• _Stated task_: In the agent rules reference below, list the titles of all numbered subsections under the university (admissions office) agent rules.

• _Selected passage_:
College Simulation — Agent Rules Reference

Source: agent_rules.md

College Simulation — Agent Rules Reference

Generated from index.html (current state, 2026-03-02) Documents the behavioral logic of every agent type in the simulation.

Student Agent Rules
1.1 Generation
1.2 Archetypes
1.3 Hooks & Demographics
1.4 Academic Index (AI)
1.5 College List Building
1.6 Round Assignment
1.7 EDII Backup Pre-Assignment
1.8 Final Decision Logic
University (Admissions Office) Agent Rules
2.1 Initialization
2.2 Admission Scoring Pipeline
2.3 Round Processing
2.4 EDII Conversion
2.5 Waitlist Resolution
Shared Constants Reference
Simulation Execution Order

1. Student Agent Rules

1.1 Generation

Each high school generates studentsPerSchool (default: 20) students per simulation run. For each student:

Step 1 — Archetype selection archetype = weightedChoice(ARCHETYPE_WEIGHTS[school.category]) Weights differ by school category (elite boarding vs. public magnet vs. NYC private, etc.).

Visual spatial reasoning entries:

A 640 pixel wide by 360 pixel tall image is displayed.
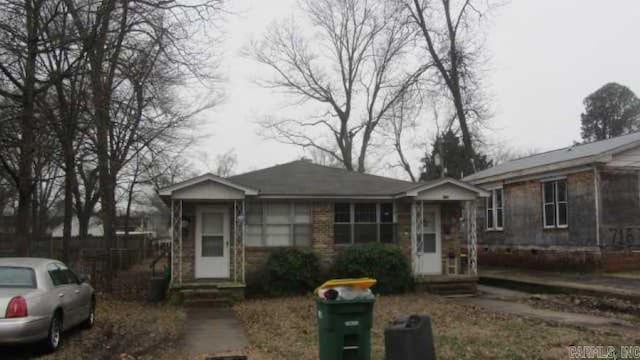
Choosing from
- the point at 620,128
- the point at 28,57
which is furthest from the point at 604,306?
the point at 620,128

• _Task solution_:
Initialization
Admission Scoring Pipeline
Round Processing
EDII Conversion
Waitlist Resolution